Les porteurs d'emprunts russes veulent saisir les trésors de l'Ermitage
11 Juillet 2003
Une nouvelle fois, les porteurs d'emprunts russes tentent de faire pression sur Moscou pour récupérer leurs créances en réclamant la saisie conservatoire d'oeuvres d'art du célèbre musée de Saint-Pétersbourg.
Plus de quatre-vingt ans de combat n'ont pas entamé la pugnacité des propriétaires d'emprunts russes. Au contraire, ceux-ci ont appris au fil des ans à médiatiser habilement leur dossier. L'Association française des porteurs d'emprunts russes (Afper) vient ainsi de prendre prétexte de l'exposition, organisée actuellement au dôme des Invalides, à l'occasion du tricentenaire de la fondation de Saint-Pétersbourg, pour relancer le débat autour de cet épineux contentieux. L'avocat de l'association, Me Françis Baillet, a ainsi déposé hier auprès du tribunal de grande instance de Paris une requête en vue de la saisie conservatoire des quelque 240 objets et oeuvres d'art prêtés par le célèbre musée de l'Ermitage dans le cadre de cette manifestation.
De maigres chances de réussite
Ce n'est pas la première fois que l'Afper tente de faire pression sur l'Etat russe par le biais d'une telle action. Cette association, qui revendique 15.000 adhérents, avait déjà tenté d'obtenir la saisie du navire-école « Sedov » lors de son escale à Marseille en 2002, ainsi que celle d'une villa à Deauville, propriété de l'Etat russe, mais sans résultats.
Pas plus que les autres fois, l'Afper n'a de chances aujourd'hui de parvenir à ses fins.
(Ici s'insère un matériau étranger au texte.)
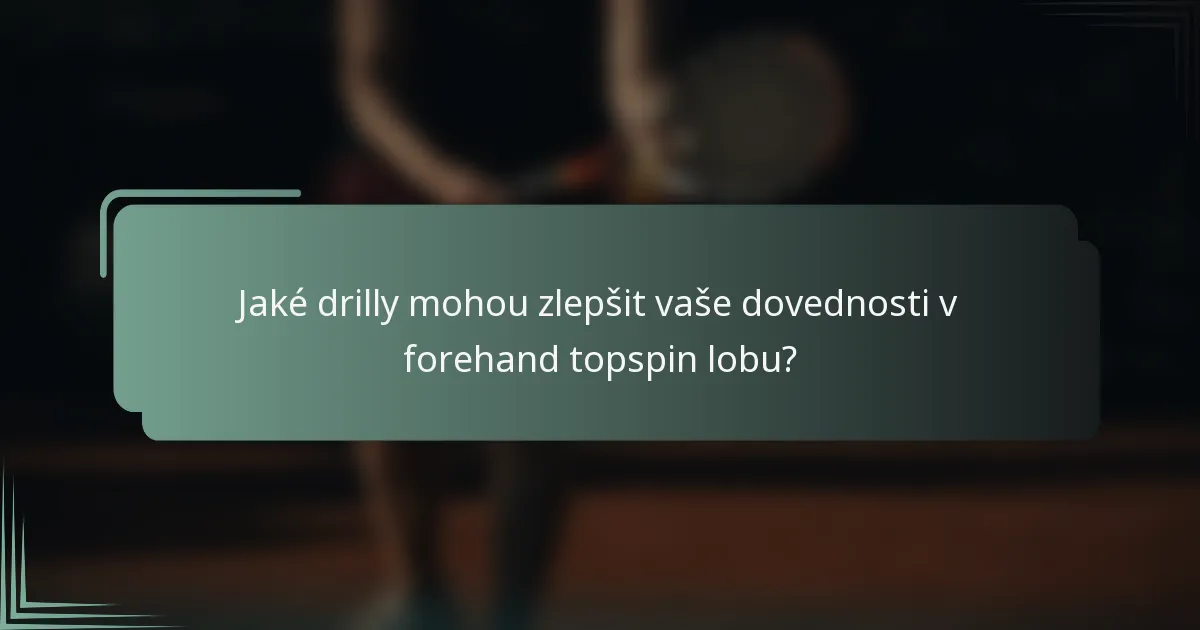 Jaké drilly mohou zlepšit vaše dovednosti v forehand topspin lobu?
L'article 61 de la loi du 8 août 1994 stipule en effet que « les biens culturels prêtés par une puissance, une collectivité publique ou une institution culturelle étrangères, destinés à être exposés au public en France, sont insaisissables pour la période de leur prêt à l'Etat français ou toute personne morale désignée par lui ».
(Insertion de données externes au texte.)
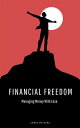 ŷKoboŻҽҥȥ㤨Financial Freedom - Managing Money With EaseŻҽҡ[ Ahmed Maynard ]פβǤʤ59ߤˤʤޤ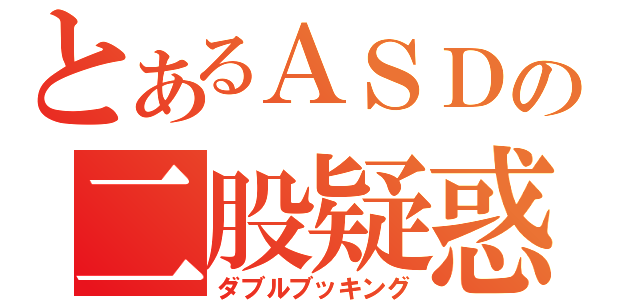 とあるＡＳＤの二股疑惑（ダブルブッキング）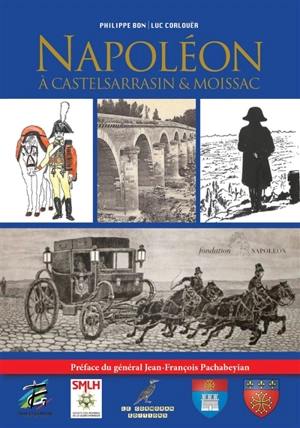 Napoléon à Castelsarrasin & Moissac - Philippe Bon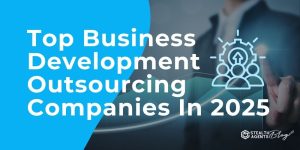Top Business Development Outsourcing Companies In 2025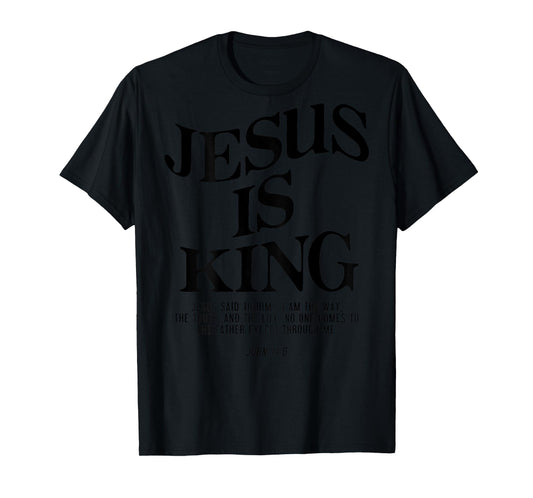 Jesus Is King Jesus John 14:6 Costume Christian (On Back) T-Shirt
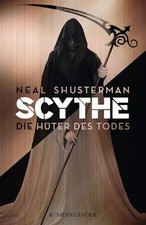 Scythe  Die Hüter des Todes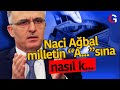 NACİ AĞBAL MİLLETİN "A..."SINA NASIL...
En clair, les trésors de l'Ermitage, prêtés au musée de l'Armée, bénéficient de garanties qui les mettent hors d'atteinte d'une éventuelle saisie. D'ailleurs, le directeur du prestigieux musée de Saint-Pétersbourg, Mikhaïl Piotrovski, ne s'est pas privé de rappeler que les oeuvres, actuellement exposées à Paris, bénéficiaient de garanties légales les mettant à l'abri des revendications des porteurs d'emprunts russes.
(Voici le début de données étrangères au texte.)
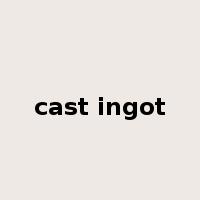 cast ingot是什么意思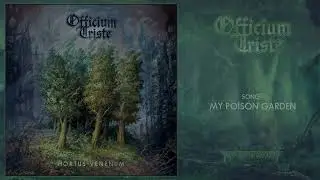 OFFICIUM TRISTE (Netherlands) - My Poison Garden (Doom/Death Metal) Transcending Obscurity Records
L'Afper ne l'entend pourtant pas de cette oreille. Son président Pierre de Pontbriand rappelle qu'entre 1891 et 1913, la ville de Saint-Pétersbourg a émis à plusieurs reprises des emprunts obligataires gagés sur ses revenus, ses capitaux et ses avoirs immobiliers pour financer la réalisation de ses infrastructures. D'après le recensement effectué en 1918, les épargnants français avaient souscrit
pas moins de 359.173 titres émis
par Saint-Pétersbourg pour 179.586.500 francs or, ce qui correspond aujourd'hui à 530 millions d'euros en capital, sans tenir compte des intérêts accumulés depuis. Pour le président de l'Afper, il est donc légitime de réclamer la saisie conservatoire sur les biens de l'Ermitage, exposés à Paris, en garantie de la créance de ses membres qu'il estime à plus de 6 millions d'euros, somme qui ne tient pas compte des intérêts de retard.